Material provided »
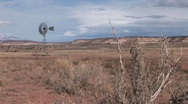 Long shot of an old windmill standing out in a desert plain Stock Footage
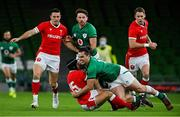 13 November 2020; Leigh Halfpenny of Wales is tackled by James Lowe of Ireland during the Autumn Nations Cup match between Ireland and Wales at Aviva Stadium in Dublin. Photo by Ramsey Cardy/Sportsfile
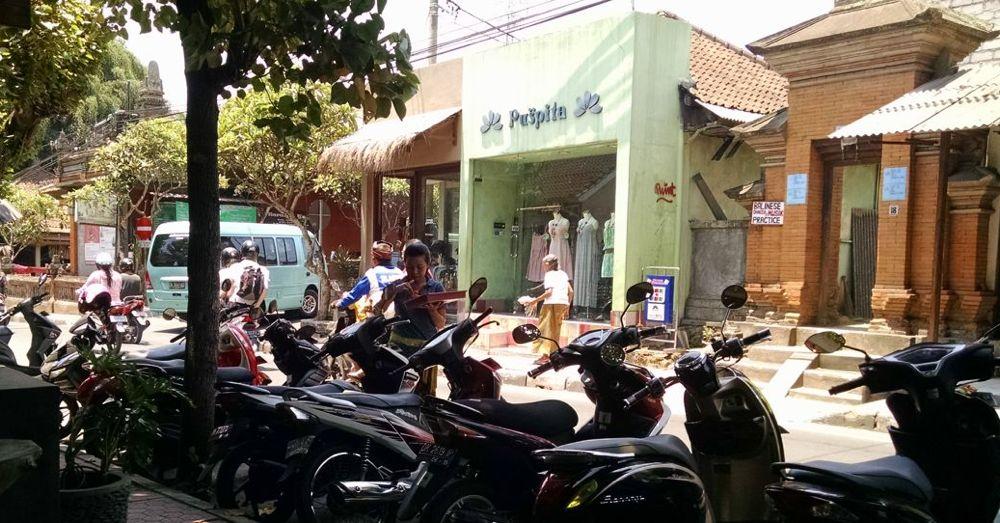 Woman placing a canang sari on a motorbike.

Task to complete » Everything from the line containing "13 November 2020;" through the end of the data should be printed exactly, line for line, except the pictures.

Solution to the problem »
 13 November 2020; Leigh Halfpenny of Wales is tackled by James Lowe of Ireland during the Autumn Nations Cup match between Ireland and Wales at Aviva Stadium in Dublin. Photo by Ramsey Cardy/Sportsfile
 Woman placing a canang sari on a motorbike.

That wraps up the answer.